Örneğin: Nazım Hikmet hiçbir zaman hapis yatmamış hatta yurt dışına kaçmak zorunda bile kalmamıştır. Sebahattin Ali’nin kafası taşla ezilmemiştir. Yılmaz Güney, salon filmlerini yerle bir edip sokağı yani; birebir hayatı anlatan filmler yaptığı için sektörün düşmanı ilan edilmemiştir. Ahmet Kaya ben artık Kürtçe kaset yapacağım dediği için linç edilmemiştir. İnsan durumu en iyi kendinden bilir. Örneğin ben: 1986 senesinden buyana yaptığım tüm albümlerden dolayı hakkında en fazla dava açılan sanatçılardan değilimdir. Hatta 12 Eylül de işkence bile görmemişimdir. Hiçbir sanatçımız düşüncesinden dolayı eziyet görmemiştir ve hapis yatırılmamıştır. Ve hatta haklarında başlatılan linç kampanyalarından ve tehditlerden dolayı; apar topar yurtdışına çıkmak zorun kalmamışlardır ve hatta devletin imkânlarıyla rahatça yurtdışına çıkarılmışlardı. Örneğin memleketimiz de gerçek sanat üreten sanatçılar hiçbir zaman Sivas’ta yakılmamıştır. Madımak diye de bir otel yoktur zaten. Üretip paylaşmak istediği için hiçbir gerçek sanatçı siyasilerin önünde eğilip bükülmediği için bilakis ödüllendirilmiş, takdir edilmiş ve hiçbir zaman aç bırakılmamıştır. Bilakis özel fonlarla sanatı ve üretimi desteklenmiştir. 
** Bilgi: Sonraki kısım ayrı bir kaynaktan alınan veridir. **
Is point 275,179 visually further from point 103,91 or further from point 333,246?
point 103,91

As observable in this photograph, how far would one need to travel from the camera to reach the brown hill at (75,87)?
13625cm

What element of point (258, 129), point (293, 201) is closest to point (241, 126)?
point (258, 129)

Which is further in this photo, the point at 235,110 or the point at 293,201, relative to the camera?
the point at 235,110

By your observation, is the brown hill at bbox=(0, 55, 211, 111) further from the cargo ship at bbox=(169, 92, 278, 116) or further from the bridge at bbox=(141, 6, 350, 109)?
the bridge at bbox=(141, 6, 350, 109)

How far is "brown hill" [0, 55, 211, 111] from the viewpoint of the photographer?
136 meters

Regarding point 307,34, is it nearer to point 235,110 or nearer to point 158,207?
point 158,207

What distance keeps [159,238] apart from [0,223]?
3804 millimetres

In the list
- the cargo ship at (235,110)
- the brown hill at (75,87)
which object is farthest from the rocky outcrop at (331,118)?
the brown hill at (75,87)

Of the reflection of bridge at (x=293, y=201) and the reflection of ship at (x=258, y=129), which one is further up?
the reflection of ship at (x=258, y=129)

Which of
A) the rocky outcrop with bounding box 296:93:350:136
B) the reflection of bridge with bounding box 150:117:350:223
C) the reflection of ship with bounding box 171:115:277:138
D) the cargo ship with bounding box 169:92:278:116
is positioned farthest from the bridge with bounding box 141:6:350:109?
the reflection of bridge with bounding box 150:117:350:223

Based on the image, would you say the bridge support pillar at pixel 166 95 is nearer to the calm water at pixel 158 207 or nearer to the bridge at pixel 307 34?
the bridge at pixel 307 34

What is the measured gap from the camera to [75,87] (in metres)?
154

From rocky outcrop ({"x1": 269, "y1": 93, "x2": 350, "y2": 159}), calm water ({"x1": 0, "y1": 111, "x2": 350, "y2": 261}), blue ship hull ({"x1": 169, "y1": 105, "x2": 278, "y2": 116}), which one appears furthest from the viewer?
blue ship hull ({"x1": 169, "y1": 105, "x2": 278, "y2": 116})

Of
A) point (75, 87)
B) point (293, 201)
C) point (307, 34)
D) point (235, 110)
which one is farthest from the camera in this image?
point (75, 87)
Oysa; her devrin zanaatçısı olmayı başaran, siyasilerin el bebek gül bebek zanaatçıları öyle midir? 
Onlar; hep zulüm görmüşler, ekonomileri ellerinden alınmış, bırakın sanat yapmayı, ev kiralarını bile ödeyemeyecek hale getirilmişlerdir. İşte; her devrin zanaatçısı olmayı başarabilen, entelektüel yanlarına hayranlık duyduğumuz, icra ettiği ve yaptığı zanaatı konusun da ki birikimini bizlere aktarırken, ağzımız açık dinlediğimiz, bu milli takım kıvamın da ki zanaatçı kadrosunu; Televizyonla da ki Show programların da, gazetelerin sadece magazin sayfaların da sıkça görebiliriz. İşte bu yüz den onlar hep milli takım kadrosundadırlar.
Hayat benim için şu gerçekle akıyor: 
Hiçbir siyasinin önünde eğilip bükülmem.
Ama, bizlere başka bir Dünya’nın kapılarını açan, 
Ülkem ve Dünya sanatına emek vermiş,
Tüm sanatçı meslektaşlarımın önün de saygıyla eğiliyorum.

Sonuçta; Türkiye de sanatın sağın eline geçme ihtimali, benim milli takım da oynama ihtimalim kadardır.